La quête d'une "figuration cosmique"...

   La peinture peut être superficielle et se limiter à la représentation de sujets réels et précis. Elle peut être simple reproduction du monde visible.
    Sans porter de jugement de valeur sur cette dimension, je dirais qu'elle ne s'intègre pas à ma vision. Car la peinture pour moi doit exprimer l'être humain dans toute sa profondeur, dans son essence et son mystère. Elle doit traduire les émotions et les sensations que le monde fait naître dans toute la plénitude de leurs contradictions. La peinture est une représentation esthétique du monde extérieur et du monde intérieur.

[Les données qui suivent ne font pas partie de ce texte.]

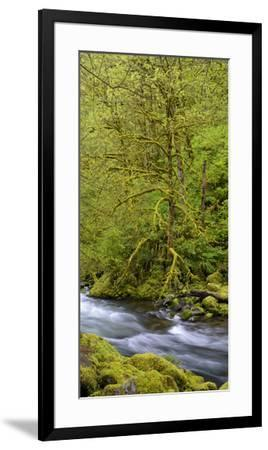 Moss Covered Trees Along Tanner Creek, Columbia Gorge National Scenic Area, Oregon, Usa--Framed Premium Photographic Print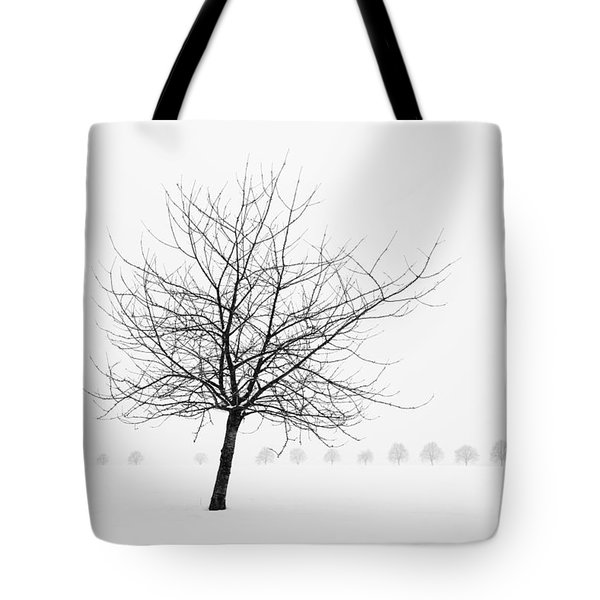 Bare Tree In Winter - Wonderful Black And White Snow Scenery Tote Bag by Matthias Hauser
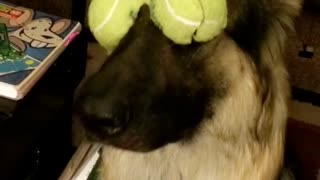 German Shepherd hilariously balances tennis ball on her eyes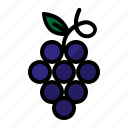 food, fruit, juice wine, wine icon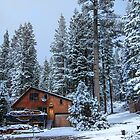 USA. California. Wooden Cabin. First Snow. by vadim19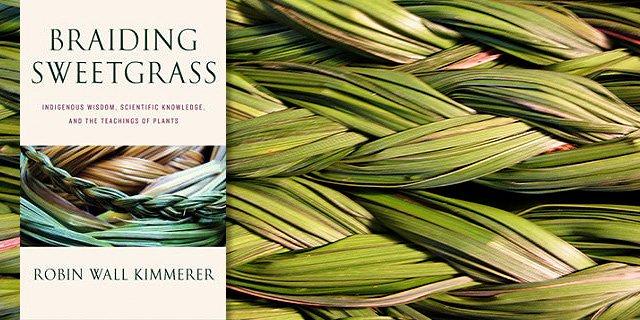 braiding-sweetgrass-w640h320
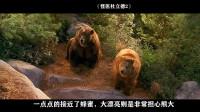 """小伙给熊找了一个""""女朋友"""", 保护了一片森林, 还拯救了一群动物"""
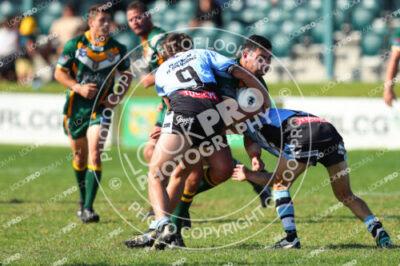Reserve Grade CCDRL Round 5 – Wyong Roos v Terrigal Sharks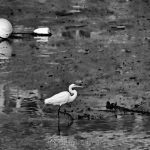 Great White Egret - Black & White 2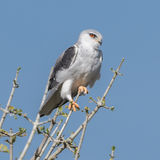 Black-winged Kite (1)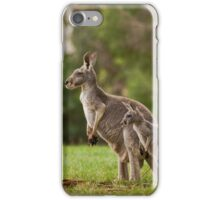 on the lookout.... iPhone Case/Skin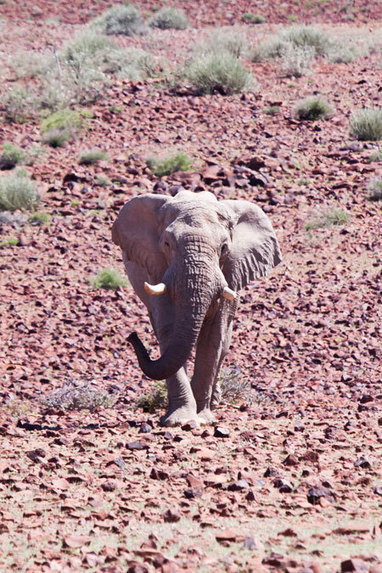 Controversy grows as first desert elephant shot | My Passions...All things with 4 Feet | Scoop.it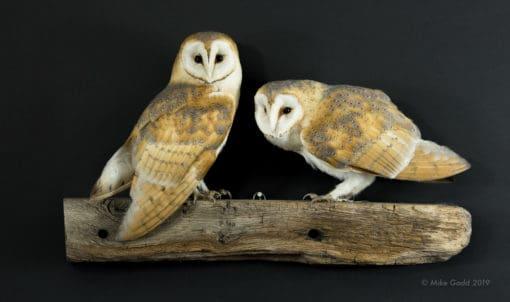 Taxidermy Barn Owls on Beam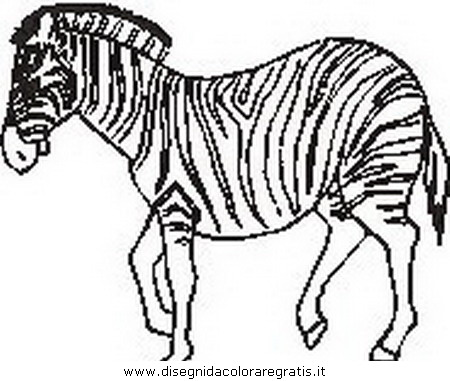 animali/zebre/zebra_29.JPG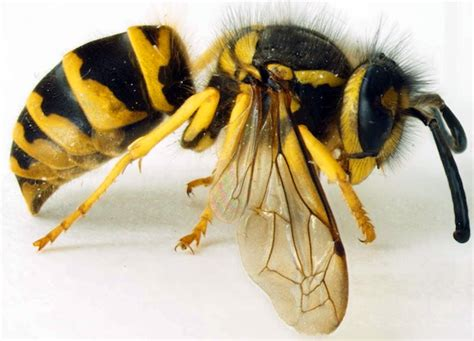visitor pattern c black wasp caes newswire hornets and yellow jackets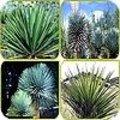 Yucca's kunnen ook buiten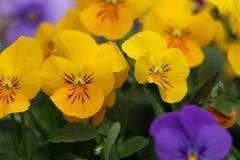 Pensamiento, flor de Pansy Violets Imagen de archivo libre de regalías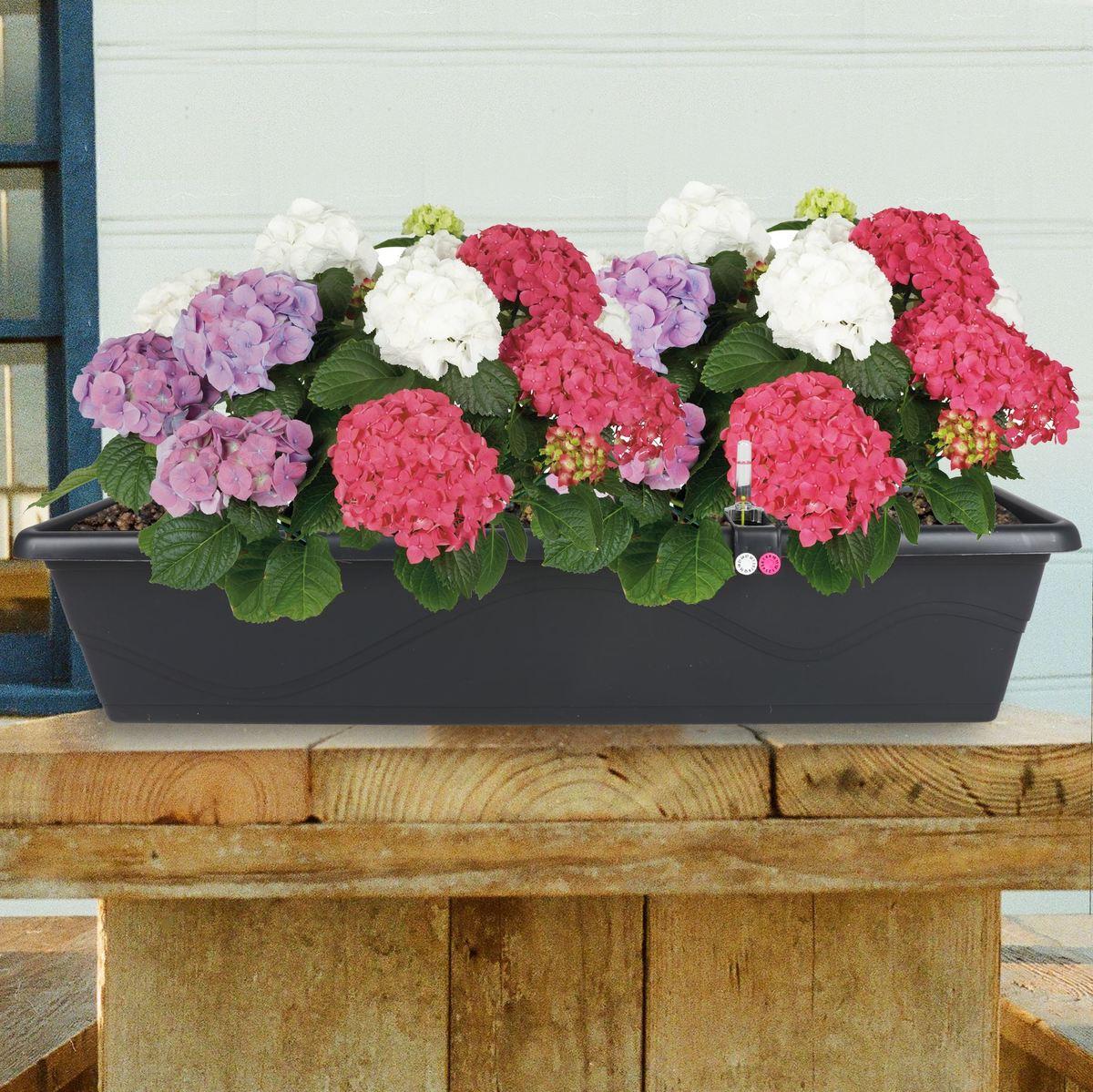 Bild 1 von Blumenkasten Extra Line mit Bewässerungssystem 79x16,5x20,5cm Anthrazit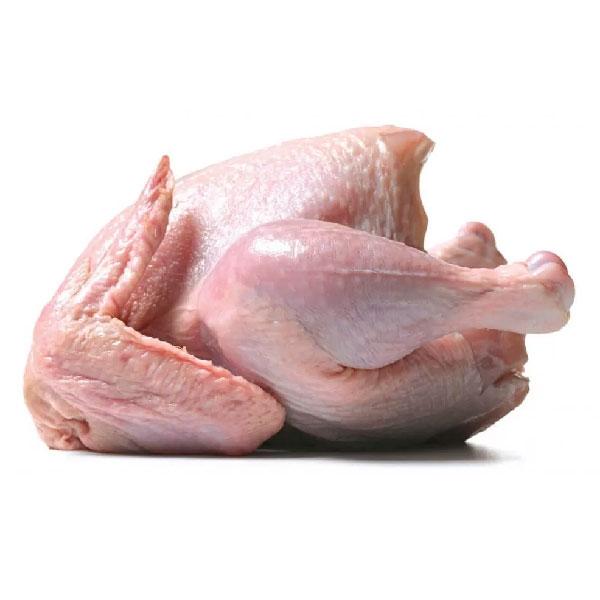 خرید مرغ کامل و بهداشتی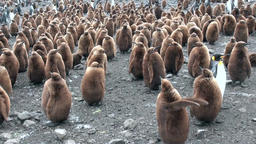 Many king penguins on ocean coast on Falkland Islands in Antarctica Footage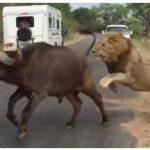 Turister oplever det mest chokerende i mens de sidder i bilen – den havde de ikke set komme!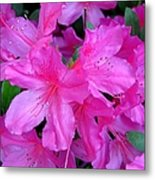 A Burst Of Pink Metal Print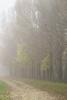 Autumn mood (Rom4rio Photography) Tags: nikon nikkor nikond3100 natura nature amateur amatore allaperto amator outdoor color albero tree copac ceață fog nebbia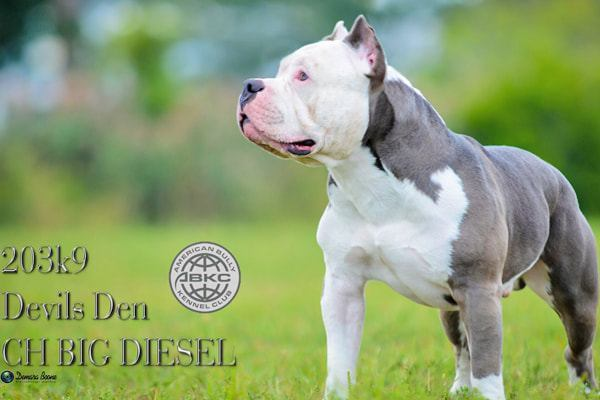 devils-den-bullies-Champion Big Diesel-024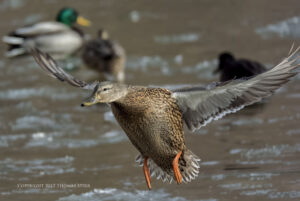 Photographing Water Birds in Winter
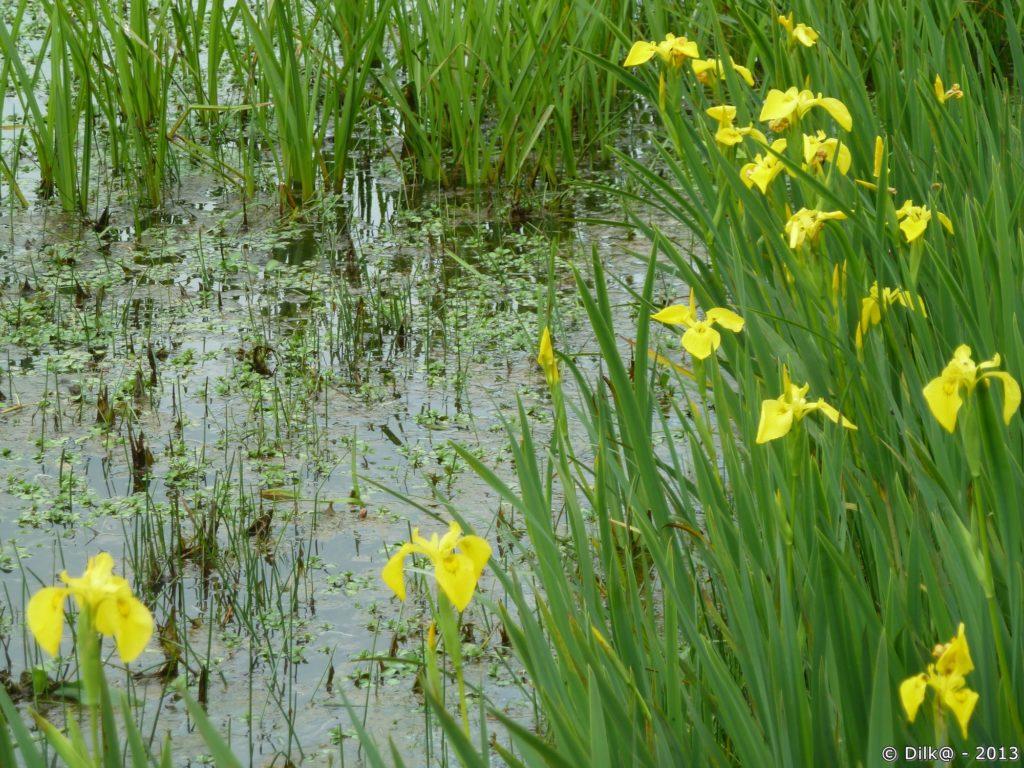 Les iris d'eau de couleur jaune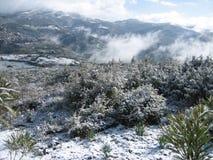 Un paisaje nevoso del campo con las montañas Imagen de archivo libre de regalías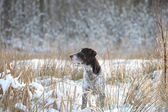 German Shorthair Pointer — Stock Photo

    Le peintre doit tenter de saisir le monde absolu, de le déchiffrer, de le traduire avec l'entier de son cœur battant ; avec la pleine force de ses tripes. Ma peinture est loin d'être réductible au "cérébral".
    Il s'agit de suivre une démarche rigoureuse, une quête patiente. Il s'agit d'explorer par la méditation, il s'agit d'aller à la rencontre de l'essence de l'autre par une recherche au fond de soi-même... De mon être intérieur, mon regard se porte vers l'être extérieur. La peinture est aussi la saisie de ce point de rencontre, de convergence. Y participent aussi cultures et civilisations, et leurs symboles. La peinture est mouvement dans le temps et l'espace. Le geste de l'artiste y est essentiel. Je travaille de loin, sur de grandes toiles. C'est une dialectique : position / opposition / dépassement vers un nouvel état de questionnement qui permettra de concourir "plastiquement", artistiquement, à l'élévation : car la destinée de l'homme est fondamentalement optimiste. Etablir des ponts entre mentalités et traditions, au-delà des langues, tracer une dynamique de signes et de symboles...
    Tendre vers un état de sérénité, de tranquillité, de sagesse, d'équilibre et de réconciliation.

    Je n'aime pas raconter des anecdotes, cela d'autres le feront mieux que moi. Je ne suis pas homme d'apparences. Je ne m'intéresse pas au suivisme béat ou même critique de telle école picturale. Mais je m'enrichis à toutes les sources, sans a priori, qu'elles viennent de l'Occident ou de l'Orient, de pays du Nord ou de pays du Sud, d'aujourd'hui, d'hier ou d'avant-hier. L'art pré-historique me fascine.
    Je ne cherche pas à accumuler des connaissances, comme un professeur ou un savant : je cherche une "force primordiale" dans le cœur des phénomènes. Avec naïveté car un artiste préserve de l'enfance en lui.

SAVEROT, "Fils de personne" et plusieurs tours du monde....

    Chaque toile est un moment, elle est la trace d'une quête qui sera dépassée. Les visages sereins, l'esquisse des yeux, dans mes œuvres, seront des fenêtres de l'âme, bien sûr - mais non l'âme de tel individu : une vision globale et abstraite, synthétique, de l'Humanité. Ces yeux regardent à la fois vers l'intérieur et dans le cosmos infini. En un point de convergence indéfinissable, sauf peut-être par de grands mystiques (chrétiens, musulmans, hindouistes, bouddhistes, que sais-je ?)... Parfois ces yeux se rencontrent puis se joignent.
 

    Le tout n'est destiné qu'à poursuivre, en apportant une synthèse des esthétiques nouvelles, la grande voie des illustres ancêtres (de l'art primitif à l'abstraction lyrique) vers une "SPIRITUALITE DE L'ART" chère à André Malraux ou aux calligraphes Zen. Vers une naïve volonté d'expression de l'Être Universel, ou plus exactement (et plus modestement) de l'être universel... de l'âme universelle, celle qui est commune aux hommes de tous les temps, qu'ils soient Noirs, Jaunes, Blancs ou Rouges. Je n'ai pas dit néanmoins que je pratiquais d'une façon quelconque un art religieux ou sacré !

(Ma musique, au fond, n'exprime pas non plus autre chose. Seulement, elle utilise d'autres moyens : elle passe par l'audition, pas par la vision. Mais l'attitude créative, le besoin viscéral de l'artiste de communiquer une poésie secrète, de donner, est de la même essence).

    Il s'agit là d'un "NÉO-SPIRITUALISME", né pour moi en 1984, puis plus approfondi à partir de 1994, après plus de 20 ans de tâtonnements picturaux. Ce type de recherche touche des artistes de plus en plus nombreux dans le monde, issus de cultures africaines, asiatiques, européennes... Un grand parrain pourrait être nommé : Vincent Van Gogh.